Dans les années 1960, on craignait l’arrivée massive d’Algériens. Aujourd’hui, ce sont les Africains et les musulmans qui cristallisent les fantasmes.
Aux Etats-Unis, l’histoire est la même : les Irlandais, puis les Italiens, puis les Mexicains ont tous été présentés comme des menaces successives.
Ce qui a changé, c’est l’ampleur de la récupération politique. Jadis, l’immigration était une question économique et sociale. Aujourd’hui, elle est avant tout un instrument électoral.

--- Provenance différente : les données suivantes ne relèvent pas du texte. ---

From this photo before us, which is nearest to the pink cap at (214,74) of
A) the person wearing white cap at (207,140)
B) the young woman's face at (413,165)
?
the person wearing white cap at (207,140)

En attisant la peur, on mobilise un électorat inquiet et on détourne l’attention des vrais défis : l’économie, l’éducation et la précarité. Pendant qu’on parle de «submersion», on ne parle pas du pouvoir d’achat. Pendant qu’on s’alarme sur le droit du sol, on évite le débat sur les inégalités.
Et pourtant ! Et pourtant l’immigration est un pilier économique. Mais ça, les populistes préfèrent le taire. L’OCDE l’a encore rappelé récemment : en 2023, les pays développés ont vu leur croissance économique soutenue par l’immigration au travers de l’augmentation de la population active, notamment dans les secteurs en tension comme la construction, la santé, l’agriculture ou encore la restauration. L’Espagne, le Canada, la France, le Portugal… sont autant de pays qui en ont bénéficié.
Sans ces travailleurs étrangers, nombre d’hôpitaux, de chantiers et de restaurants tourneraient au ralenti. Mais ce n’est pas le genre de vérité qui fait recette électoralement.